Литмир - Электронная Библиотека
Содержание  
A
A

Тут пришла пора выходить бабушке.

Я довел ее до остановки, усадил в другой трамвай. Простились. И пошел я в нашу петербургскую темень, понес сквозь темь белое — тихий свет уверенной веры.

ГОЛОДНАЯ ПЕСНЯ

Если что еще и бодрит дух мой, это скорбь. И эта скорбь связывает меня с миром. Скорбь же дает мне право быть.

Мои гости — беда и несчастье. И глаза мои — к слезам, как мои уши — к стону. А сердце дышит болью.

И я знаю, торжествующий и довольный никогда не постучит в мою дверь. Я знаю, ко мне придет только с бедою.

И сам я возвращаюсь с воли всегда потрясенный, с затаенной болью от встреч.

*

Вот говорят, Петербург гнилой и туманный, нет, в Петербурге бывают дни ослепительные.

И в такие дни, когда все так ярко и ясно, моей душе особенно больно.

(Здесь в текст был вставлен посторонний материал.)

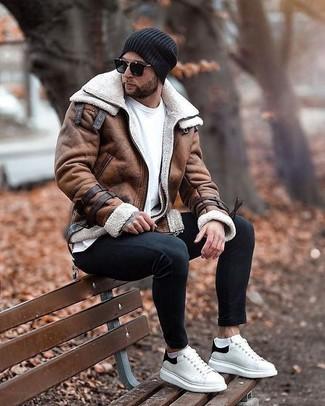 Come indossare e abbinare jeans aderenti neri: Abbina un giubbotto in shearling marrone con jeans aderenti neri per vestirti casual. Sneakers basse in pelle bianche e nere sono una buona scelta per completare il look.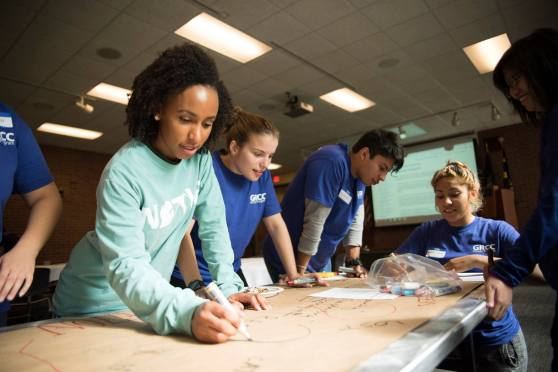 Honors program students write on a long piece of paper on a table.
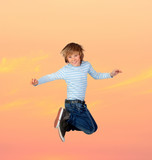 Adorable preteen boy jumping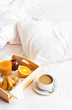 Morning breakfast in bed wooden tray with a cup of coffee croissant orange juice fresh orange jam Bed linen. Top view Hotel Room Early Morning at Hotel Background Concept Interior Copy Space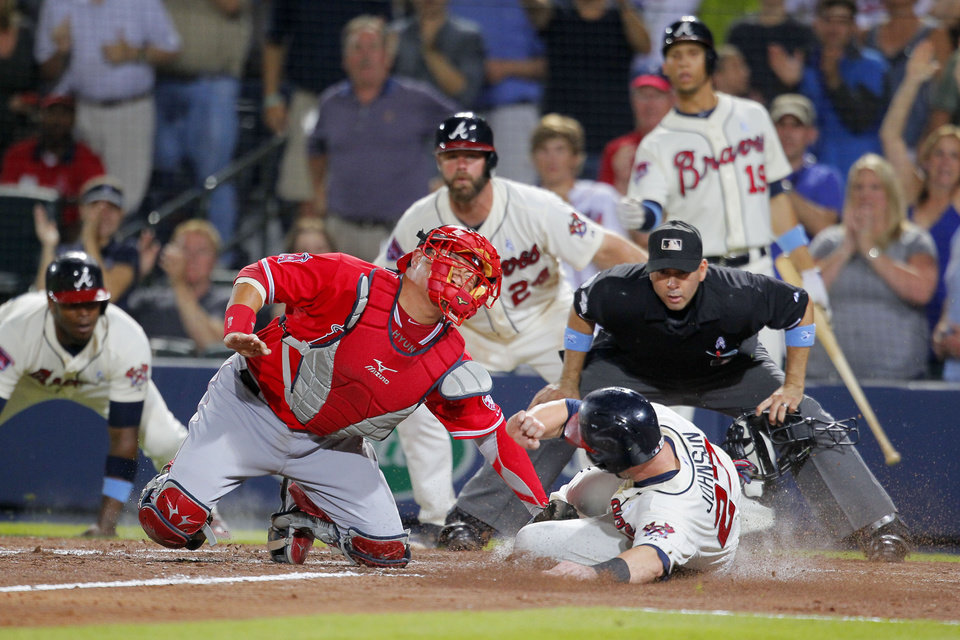 Photo - Los Angeles Angels catcher Hank Conger (16) tags out Atlanta Braves Chris Johnson (23) at the plate after Tommy La Stella brings in two runs in the sixth inning of an interleague baseball game Sunday, June 15, 2014, in Atlanta. (AP Photo/Todd Kirkland)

В Прощеный день по обедне шел я по Старому Невскому.

Было так вот ярко — заморозки, резкий ветер, режущее солнце. Путь мне был долгий. На другой конец шел я. Мысли — с ними не расстаюсь я в моей неволе — мои думы о делах человеческих, о нашей бедной жизни, о проклятой судьбе и человеке, не родившемся еще человеком, вольные, свертывались они в жгут и резче ветра, больнее режущего солнца неслись в моей душе.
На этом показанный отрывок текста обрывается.